I usually avoid books with contemporary American settings. That’s where I live. I know about it. I don’t need to spend my time reading about it.
I made an exception for “The Serialist” by David Gordon. It’s a fun, gory, well-paced murder mystery, set in modern New York City, which may as well be a fantasy kingdom to me. It’s also an homage to the struggles and joys of writing, as well as the singular glory of the book, subjects near and dear to my heart.
The only thing I didn’t really like about it was the narrator’s partnership with Claire, who came across as a 15-year-old Manic Pixie Dreamgirl with unnecessary sexual overtones.
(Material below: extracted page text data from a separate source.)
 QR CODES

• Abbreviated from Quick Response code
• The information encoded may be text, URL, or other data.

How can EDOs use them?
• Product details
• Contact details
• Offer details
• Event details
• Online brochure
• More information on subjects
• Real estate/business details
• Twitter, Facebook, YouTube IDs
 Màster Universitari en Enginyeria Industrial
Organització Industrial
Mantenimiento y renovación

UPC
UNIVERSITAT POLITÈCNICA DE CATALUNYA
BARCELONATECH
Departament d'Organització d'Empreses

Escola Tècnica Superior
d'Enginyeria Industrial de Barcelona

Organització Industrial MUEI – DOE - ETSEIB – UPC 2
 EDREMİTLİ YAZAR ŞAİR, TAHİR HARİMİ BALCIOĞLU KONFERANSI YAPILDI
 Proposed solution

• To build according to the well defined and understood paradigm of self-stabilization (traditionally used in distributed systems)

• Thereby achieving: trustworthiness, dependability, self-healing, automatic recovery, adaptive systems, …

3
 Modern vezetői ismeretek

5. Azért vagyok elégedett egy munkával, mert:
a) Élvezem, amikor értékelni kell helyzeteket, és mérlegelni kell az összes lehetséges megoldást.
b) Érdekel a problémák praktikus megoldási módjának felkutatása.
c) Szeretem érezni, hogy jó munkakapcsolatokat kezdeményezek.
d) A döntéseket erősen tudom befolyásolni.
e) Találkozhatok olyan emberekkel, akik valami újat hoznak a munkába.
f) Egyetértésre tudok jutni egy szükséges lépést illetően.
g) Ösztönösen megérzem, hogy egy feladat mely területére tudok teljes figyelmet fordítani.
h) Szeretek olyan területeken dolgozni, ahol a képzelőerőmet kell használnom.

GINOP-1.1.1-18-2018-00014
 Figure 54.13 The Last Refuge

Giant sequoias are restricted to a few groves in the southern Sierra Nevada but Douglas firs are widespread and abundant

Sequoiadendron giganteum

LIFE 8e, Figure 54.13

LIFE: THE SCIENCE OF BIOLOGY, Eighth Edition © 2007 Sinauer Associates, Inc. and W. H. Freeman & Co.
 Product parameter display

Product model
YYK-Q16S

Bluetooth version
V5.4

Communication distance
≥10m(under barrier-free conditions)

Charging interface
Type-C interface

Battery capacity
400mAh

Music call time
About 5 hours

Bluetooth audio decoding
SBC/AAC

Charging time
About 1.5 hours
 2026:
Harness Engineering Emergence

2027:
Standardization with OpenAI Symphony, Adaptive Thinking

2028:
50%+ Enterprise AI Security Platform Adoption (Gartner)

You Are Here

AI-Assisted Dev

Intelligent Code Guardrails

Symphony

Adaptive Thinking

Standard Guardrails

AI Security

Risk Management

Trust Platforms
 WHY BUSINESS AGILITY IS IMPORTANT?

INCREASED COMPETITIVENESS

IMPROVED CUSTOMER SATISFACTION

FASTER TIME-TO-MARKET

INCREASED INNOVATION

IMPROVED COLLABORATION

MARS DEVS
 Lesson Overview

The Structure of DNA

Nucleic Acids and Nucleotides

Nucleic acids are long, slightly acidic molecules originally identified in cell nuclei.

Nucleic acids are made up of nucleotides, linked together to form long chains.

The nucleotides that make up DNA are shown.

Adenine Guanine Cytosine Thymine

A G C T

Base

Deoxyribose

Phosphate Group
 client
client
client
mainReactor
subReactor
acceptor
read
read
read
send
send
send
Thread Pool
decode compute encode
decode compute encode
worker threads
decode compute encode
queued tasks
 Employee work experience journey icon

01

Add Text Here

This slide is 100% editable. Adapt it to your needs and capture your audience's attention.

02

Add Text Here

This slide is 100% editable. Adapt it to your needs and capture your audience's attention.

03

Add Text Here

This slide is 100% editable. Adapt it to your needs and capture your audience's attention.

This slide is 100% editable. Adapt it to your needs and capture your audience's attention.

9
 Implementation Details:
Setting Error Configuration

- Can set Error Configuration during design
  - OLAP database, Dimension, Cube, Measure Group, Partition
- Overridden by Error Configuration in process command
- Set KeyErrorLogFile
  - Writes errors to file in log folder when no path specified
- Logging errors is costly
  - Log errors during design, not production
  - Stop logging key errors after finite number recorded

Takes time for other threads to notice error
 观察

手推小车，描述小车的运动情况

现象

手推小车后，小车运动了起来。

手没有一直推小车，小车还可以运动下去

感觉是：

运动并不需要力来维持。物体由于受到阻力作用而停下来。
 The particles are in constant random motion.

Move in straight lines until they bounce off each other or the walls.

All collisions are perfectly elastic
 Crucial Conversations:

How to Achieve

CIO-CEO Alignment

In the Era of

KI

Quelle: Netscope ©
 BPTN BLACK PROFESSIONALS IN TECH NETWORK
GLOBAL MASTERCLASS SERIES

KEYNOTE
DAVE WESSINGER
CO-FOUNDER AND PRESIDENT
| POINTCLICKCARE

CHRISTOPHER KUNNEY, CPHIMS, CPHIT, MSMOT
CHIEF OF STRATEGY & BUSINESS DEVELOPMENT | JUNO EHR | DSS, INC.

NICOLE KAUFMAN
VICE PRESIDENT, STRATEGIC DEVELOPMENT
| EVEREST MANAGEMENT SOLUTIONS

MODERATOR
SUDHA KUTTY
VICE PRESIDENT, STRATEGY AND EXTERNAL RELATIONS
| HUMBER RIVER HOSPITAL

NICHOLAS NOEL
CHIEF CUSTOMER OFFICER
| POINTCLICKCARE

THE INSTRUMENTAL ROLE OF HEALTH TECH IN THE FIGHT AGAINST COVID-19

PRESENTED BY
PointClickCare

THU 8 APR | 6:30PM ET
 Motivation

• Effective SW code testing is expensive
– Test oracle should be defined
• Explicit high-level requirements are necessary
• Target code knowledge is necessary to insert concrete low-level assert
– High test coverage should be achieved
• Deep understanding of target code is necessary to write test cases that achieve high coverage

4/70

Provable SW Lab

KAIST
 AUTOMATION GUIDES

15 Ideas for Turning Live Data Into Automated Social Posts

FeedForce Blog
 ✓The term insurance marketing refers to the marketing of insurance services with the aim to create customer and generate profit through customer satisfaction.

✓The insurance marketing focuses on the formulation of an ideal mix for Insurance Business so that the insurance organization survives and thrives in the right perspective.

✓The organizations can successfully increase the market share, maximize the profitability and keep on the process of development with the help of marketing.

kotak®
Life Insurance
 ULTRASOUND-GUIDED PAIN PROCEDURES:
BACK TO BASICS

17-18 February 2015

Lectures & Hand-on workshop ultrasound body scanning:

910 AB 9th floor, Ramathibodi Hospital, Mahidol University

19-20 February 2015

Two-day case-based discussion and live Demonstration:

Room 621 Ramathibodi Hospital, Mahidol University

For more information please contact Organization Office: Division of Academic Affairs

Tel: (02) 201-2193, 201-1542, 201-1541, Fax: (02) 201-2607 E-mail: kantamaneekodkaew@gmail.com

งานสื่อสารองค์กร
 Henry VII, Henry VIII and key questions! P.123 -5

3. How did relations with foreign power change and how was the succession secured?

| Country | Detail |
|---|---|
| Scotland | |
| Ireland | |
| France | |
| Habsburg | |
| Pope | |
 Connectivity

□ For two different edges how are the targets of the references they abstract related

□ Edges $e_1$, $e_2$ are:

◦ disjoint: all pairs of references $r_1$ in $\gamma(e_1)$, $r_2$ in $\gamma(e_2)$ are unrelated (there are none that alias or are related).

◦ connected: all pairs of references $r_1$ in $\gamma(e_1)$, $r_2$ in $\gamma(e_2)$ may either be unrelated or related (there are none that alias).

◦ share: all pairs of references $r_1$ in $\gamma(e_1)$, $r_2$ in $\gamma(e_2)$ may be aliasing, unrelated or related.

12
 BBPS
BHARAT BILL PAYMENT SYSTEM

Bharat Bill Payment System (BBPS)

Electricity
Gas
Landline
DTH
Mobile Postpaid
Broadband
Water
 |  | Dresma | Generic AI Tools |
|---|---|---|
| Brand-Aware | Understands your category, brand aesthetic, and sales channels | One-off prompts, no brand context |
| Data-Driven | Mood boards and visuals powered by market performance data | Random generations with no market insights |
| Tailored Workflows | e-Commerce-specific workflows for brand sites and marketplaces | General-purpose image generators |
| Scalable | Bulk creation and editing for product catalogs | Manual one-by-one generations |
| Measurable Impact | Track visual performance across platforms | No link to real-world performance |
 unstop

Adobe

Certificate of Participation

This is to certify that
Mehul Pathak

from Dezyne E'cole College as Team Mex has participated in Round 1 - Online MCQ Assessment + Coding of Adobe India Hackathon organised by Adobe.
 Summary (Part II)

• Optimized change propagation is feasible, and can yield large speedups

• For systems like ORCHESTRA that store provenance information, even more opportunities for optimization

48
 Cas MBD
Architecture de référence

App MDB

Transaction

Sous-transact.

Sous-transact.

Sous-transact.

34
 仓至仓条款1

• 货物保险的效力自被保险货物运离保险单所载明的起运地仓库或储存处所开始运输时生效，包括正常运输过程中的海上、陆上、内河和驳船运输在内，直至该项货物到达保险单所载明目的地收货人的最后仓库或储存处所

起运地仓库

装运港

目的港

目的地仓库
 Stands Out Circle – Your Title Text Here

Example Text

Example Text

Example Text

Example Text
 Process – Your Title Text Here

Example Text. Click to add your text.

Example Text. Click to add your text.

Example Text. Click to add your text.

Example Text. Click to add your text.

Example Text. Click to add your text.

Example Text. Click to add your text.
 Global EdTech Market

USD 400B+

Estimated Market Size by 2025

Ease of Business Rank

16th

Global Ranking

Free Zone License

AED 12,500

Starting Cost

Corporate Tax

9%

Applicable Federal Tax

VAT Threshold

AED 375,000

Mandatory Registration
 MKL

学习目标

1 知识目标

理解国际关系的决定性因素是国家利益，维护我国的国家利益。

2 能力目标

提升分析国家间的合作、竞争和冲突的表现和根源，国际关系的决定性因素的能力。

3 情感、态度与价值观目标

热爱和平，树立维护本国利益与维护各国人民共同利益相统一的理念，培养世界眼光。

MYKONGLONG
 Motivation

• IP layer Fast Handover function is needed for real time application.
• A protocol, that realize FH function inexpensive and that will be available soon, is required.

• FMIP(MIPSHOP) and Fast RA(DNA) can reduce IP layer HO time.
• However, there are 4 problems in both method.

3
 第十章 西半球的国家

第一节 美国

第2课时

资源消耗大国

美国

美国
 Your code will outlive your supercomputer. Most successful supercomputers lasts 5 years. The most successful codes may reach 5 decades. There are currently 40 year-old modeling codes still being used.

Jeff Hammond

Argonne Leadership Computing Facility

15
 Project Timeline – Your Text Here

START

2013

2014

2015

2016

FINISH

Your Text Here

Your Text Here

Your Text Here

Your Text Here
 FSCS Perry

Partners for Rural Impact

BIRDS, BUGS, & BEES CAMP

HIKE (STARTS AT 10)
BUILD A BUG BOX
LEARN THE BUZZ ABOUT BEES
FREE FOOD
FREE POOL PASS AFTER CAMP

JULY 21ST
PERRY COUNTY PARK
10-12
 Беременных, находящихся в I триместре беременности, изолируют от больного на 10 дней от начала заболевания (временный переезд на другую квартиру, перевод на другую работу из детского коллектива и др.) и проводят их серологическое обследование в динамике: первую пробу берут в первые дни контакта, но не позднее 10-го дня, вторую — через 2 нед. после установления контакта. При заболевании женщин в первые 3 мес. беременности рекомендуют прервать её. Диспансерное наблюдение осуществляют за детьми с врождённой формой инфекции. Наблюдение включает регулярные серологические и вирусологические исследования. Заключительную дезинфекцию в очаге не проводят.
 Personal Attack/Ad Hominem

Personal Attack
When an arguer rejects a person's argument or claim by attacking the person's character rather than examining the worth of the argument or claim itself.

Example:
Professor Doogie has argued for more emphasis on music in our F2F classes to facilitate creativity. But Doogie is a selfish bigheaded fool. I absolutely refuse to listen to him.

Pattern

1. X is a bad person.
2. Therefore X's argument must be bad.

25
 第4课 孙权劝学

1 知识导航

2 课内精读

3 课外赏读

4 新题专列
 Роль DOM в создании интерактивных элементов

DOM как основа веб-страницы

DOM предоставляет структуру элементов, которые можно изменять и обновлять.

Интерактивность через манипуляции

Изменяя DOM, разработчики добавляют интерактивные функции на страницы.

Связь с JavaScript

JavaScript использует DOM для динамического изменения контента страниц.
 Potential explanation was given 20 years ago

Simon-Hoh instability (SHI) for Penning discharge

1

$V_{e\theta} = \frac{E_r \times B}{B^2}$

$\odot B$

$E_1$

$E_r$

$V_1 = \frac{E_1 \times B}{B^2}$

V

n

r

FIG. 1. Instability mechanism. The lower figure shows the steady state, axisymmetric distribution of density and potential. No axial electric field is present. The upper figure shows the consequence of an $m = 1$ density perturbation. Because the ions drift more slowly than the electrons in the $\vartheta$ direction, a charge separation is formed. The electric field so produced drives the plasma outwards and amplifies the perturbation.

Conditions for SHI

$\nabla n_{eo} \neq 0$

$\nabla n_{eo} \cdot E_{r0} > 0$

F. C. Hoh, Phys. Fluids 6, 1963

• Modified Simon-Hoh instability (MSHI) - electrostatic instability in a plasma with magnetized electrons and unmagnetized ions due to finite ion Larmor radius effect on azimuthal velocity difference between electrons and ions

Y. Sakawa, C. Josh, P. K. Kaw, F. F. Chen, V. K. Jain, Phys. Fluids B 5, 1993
Maybe Gordon did it on purpose to keep the reader feeling even more on-edge, in case the graphic murders and sleazy locales weren’t doing it enough. Maybe Gordon thinks it’s actually pretty realistic for 15-year-olds to answer the door wearing only a bikini, for a thirtysomething narrator to spend nearly all his time with said 15-year-old, and for said 15-year-old to have basically no parental supervision. Ever. It’s a common complaint in YA media that the characters don’t seem to have parents – well, Claire is a good example.
The twisty plot, freaky serial killer, and generally likable narrator outweigh the slight skeeviness that is Claire, though. If you’re into crime procedurals, dark humor, or books about books, give “The Serialist” a try.